Records shown:

+===+

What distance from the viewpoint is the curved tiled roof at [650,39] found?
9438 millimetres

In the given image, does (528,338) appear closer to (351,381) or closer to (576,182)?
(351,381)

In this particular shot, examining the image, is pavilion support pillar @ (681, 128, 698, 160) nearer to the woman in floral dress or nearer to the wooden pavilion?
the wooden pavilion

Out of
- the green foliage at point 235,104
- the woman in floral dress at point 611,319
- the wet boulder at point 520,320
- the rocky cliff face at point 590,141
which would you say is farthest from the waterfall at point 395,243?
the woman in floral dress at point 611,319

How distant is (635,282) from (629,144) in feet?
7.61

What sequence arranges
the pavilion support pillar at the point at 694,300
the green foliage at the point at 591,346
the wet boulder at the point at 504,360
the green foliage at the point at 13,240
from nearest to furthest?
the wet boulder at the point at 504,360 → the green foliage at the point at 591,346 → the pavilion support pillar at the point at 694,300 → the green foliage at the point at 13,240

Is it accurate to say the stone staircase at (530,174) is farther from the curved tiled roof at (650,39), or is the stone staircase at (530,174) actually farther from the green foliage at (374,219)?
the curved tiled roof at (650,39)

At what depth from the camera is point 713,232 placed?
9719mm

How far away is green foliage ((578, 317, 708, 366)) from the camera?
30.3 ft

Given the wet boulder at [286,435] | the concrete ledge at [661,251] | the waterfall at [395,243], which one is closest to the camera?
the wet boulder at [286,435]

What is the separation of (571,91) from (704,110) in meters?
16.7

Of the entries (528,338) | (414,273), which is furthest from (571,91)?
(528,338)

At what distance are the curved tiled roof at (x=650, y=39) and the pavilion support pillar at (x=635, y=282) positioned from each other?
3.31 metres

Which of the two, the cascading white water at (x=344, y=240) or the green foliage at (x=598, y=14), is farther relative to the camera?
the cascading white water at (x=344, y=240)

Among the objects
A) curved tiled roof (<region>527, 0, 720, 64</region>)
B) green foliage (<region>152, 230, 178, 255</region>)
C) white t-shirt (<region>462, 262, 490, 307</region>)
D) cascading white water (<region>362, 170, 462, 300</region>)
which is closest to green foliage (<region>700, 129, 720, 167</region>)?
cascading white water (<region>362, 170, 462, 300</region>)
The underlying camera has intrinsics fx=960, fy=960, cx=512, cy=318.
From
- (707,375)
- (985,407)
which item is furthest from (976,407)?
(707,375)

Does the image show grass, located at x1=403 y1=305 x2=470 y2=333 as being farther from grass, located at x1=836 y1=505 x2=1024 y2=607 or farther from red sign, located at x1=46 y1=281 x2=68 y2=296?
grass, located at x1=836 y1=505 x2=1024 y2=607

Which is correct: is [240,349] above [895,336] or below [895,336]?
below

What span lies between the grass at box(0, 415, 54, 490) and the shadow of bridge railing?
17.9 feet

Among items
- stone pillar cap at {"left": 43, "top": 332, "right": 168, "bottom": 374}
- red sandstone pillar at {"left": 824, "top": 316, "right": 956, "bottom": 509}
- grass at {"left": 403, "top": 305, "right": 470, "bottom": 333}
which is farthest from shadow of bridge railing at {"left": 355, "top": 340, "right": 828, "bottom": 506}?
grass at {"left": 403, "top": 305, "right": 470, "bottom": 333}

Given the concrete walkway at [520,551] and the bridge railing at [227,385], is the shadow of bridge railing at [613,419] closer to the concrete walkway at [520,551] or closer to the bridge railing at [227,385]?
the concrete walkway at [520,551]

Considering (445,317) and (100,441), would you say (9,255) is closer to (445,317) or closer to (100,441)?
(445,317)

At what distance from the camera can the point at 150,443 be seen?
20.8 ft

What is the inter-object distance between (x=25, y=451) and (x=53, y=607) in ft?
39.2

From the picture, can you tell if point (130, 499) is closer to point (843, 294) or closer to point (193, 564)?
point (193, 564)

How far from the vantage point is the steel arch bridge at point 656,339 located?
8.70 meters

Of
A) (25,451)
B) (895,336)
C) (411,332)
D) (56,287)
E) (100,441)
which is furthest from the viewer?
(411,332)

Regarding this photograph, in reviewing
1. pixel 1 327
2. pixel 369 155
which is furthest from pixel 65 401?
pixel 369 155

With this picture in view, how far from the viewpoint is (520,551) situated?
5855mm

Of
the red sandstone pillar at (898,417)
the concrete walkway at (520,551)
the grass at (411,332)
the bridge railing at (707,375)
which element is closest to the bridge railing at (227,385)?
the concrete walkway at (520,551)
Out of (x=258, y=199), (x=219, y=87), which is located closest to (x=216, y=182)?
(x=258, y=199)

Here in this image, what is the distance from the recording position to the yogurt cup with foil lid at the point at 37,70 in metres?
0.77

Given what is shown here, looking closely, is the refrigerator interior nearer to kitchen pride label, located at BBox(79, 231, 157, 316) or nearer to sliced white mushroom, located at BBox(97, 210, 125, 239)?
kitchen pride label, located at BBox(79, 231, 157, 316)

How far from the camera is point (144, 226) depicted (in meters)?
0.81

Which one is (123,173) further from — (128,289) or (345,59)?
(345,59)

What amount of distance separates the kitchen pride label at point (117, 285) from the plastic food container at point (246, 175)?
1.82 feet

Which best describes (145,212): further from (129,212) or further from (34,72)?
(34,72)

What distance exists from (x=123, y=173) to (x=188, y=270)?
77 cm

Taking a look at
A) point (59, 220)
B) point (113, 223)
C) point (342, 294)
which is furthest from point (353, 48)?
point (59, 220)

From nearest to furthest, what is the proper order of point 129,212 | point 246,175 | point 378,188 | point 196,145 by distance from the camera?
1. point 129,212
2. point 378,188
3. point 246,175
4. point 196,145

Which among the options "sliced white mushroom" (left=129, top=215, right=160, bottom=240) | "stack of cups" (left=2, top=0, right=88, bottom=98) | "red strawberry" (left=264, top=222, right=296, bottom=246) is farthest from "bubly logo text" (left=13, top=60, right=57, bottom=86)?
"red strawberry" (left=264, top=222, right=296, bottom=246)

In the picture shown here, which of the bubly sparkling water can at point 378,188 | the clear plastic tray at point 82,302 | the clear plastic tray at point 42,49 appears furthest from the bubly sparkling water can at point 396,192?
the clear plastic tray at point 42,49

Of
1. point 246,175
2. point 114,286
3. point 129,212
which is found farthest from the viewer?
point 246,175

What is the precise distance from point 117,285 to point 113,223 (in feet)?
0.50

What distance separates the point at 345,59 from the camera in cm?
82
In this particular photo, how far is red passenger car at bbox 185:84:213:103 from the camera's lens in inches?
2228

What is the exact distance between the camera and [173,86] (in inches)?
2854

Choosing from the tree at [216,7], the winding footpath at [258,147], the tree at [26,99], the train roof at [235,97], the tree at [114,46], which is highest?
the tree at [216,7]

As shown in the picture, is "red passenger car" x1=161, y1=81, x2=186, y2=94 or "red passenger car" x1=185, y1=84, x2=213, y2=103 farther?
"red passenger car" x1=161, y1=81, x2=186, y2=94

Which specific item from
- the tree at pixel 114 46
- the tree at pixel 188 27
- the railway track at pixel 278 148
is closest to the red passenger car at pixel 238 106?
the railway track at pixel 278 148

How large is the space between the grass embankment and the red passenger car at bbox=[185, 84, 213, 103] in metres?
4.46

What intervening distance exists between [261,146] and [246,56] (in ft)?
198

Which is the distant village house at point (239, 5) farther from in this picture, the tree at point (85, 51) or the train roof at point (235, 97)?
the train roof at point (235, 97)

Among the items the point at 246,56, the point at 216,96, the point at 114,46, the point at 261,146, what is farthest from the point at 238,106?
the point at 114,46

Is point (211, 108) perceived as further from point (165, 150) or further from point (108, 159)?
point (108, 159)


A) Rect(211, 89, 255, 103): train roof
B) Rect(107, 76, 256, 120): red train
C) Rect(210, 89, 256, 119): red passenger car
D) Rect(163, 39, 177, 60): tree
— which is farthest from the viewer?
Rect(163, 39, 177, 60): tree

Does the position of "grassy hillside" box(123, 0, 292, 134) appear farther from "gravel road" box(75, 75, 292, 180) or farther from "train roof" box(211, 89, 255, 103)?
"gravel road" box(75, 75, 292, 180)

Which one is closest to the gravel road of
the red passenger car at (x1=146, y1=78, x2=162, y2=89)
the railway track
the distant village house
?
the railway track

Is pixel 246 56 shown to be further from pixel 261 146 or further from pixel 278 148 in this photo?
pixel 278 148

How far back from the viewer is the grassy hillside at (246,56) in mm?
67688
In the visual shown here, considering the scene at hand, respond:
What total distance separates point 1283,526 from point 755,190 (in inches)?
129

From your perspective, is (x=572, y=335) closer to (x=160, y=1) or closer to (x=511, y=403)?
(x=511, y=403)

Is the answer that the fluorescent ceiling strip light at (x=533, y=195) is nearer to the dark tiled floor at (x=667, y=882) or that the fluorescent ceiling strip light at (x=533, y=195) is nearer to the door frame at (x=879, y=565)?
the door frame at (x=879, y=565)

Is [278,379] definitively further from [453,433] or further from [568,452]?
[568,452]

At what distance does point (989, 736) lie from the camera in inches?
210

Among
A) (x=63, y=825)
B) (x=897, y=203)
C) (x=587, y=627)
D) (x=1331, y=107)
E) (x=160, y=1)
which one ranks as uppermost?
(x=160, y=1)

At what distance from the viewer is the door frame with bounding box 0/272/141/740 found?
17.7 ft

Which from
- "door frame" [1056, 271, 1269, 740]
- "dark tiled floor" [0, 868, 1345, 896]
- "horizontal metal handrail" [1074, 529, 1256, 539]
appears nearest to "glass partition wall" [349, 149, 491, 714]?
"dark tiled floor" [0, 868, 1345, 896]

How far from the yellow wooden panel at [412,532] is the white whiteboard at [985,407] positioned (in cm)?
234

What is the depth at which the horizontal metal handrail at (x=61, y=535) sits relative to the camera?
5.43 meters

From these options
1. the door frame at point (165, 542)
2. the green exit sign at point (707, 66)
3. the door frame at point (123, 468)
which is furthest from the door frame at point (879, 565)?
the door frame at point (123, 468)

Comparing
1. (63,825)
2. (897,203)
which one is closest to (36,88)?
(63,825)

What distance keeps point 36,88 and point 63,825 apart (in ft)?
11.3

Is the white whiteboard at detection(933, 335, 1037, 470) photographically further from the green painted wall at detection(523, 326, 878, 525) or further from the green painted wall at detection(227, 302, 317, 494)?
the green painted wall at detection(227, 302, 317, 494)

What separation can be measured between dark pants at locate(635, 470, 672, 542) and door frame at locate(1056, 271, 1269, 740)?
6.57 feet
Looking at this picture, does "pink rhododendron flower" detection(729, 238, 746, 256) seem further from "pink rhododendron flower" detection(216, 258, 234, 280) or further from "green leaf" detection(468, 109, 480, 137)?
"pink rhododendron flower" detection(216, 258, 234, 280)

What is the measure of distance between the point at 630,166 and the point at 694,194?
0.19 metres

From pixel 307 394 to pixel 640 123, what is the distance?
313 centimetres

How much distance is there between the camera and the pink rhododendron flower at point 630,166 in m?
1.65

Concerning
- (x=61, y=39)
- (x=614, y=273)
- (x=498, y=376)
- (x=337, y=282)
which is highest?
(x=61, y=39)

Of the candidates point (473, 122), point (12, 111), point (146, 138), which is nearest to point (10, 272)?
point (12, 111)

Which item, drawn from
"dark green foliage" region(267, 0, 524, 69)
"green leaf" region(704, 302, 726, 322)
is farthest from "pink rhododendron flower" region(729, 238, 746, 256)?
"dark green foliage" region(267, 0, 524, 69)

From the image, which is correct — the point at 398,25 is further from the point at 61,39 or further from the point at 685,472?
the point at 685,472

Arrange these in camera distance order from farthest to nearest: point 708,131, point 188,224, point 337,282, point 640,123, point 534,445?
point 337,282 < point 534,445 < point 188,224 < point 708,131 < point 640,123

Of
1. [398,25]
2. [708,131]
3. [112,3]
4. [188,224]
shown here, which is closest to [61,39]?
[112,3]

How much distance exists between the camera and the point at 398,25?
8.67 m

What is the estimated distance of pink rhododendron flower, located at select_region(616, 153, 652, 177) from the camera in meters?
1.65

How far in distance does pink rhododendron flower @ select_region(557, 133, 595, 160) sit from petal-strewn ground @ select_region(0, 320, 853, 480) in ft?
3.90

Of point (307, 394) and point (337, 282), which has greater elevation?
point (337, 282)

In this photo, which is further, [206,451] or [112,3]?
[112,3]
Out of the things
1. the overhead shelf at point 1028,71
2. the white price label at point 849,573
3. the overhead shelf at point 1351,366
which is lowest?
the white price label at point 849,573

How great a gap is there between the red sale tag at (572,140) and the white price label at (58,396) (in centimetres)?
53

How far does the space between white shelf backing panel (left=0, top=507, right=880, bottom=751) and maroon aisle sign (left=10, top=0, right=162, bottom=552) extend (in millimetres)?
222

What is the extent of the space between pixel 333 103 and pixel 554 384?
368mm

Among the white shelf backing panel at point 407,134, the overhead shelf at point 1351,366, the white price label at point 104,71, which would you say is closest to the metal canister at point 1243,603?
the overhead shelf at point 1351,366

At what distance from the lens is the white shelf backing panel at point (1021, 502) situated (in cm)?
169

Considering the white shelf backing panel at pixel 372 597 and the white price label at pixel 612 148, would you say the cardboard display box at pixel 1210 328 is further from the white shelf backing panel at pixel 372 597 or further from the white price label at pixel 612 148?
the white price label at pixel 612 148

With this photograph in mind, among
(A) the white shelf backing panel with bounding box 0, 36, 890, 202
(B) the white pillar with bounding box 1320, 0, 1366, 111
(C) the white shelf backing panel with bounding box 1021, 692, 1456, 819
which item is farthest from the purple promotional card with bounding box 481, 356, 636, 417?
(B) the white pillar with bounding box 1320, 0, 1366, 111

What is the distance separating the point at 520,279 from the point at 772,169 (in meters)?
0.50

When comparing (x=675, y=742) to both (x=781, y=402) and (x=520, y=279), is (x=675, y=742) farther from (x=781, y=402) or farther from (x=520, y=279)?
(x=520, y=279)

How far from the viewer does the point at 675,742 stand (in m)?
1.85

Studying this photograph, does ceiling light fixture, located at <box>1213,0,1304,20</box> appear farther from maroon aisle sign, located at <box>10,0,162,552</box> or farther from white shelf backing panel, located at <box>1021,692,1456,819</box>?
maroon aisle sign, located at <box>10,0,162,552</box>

+===+

Work to complete:
Repeat exactly, and only, the lines of the records above, starting with the line that contains "With this photograph in mind, among" and ending with the final line, both included.

Written solution:
With this photograph in mind, among
(A) the white shelf backing panel with bounding box 0, 36, 890, 202
(B) the white pillar with bounding box 1320, 0, 1366, 111
(C) the white shelf backing panel with bounding box 1021, 692, 1456, 819
which item is farthest from the purple promotional card with bounding box 481, 356, 636, 417?
(B) the white pillar with bounding box 1320, 0, 1366, 111

What is the distance separating the point at 520,279 from the point at 772,169 (in meters)?
0.50

When comparing (x=675, y=742) to both (x=781, y=402) and (x=520, y=279), is (x=675, y=742) farther from (x=781, y=402) or farther from (x=520, y=279)?
(x=520, y=279)

How far from the viewer does the point at 675,742 stand (in m)?
1.85

Studying this photograph, does ceiling light fixture, located at <box>1213,0,1304,20</box> appear farther from maroon aisle sign, located at <box>10,0,162,552</box> or farther from white shelf backing panel, located at <box>1021,692,1456,819</box>?
maroon aisle sign, located at <box>10,0,162,552</box>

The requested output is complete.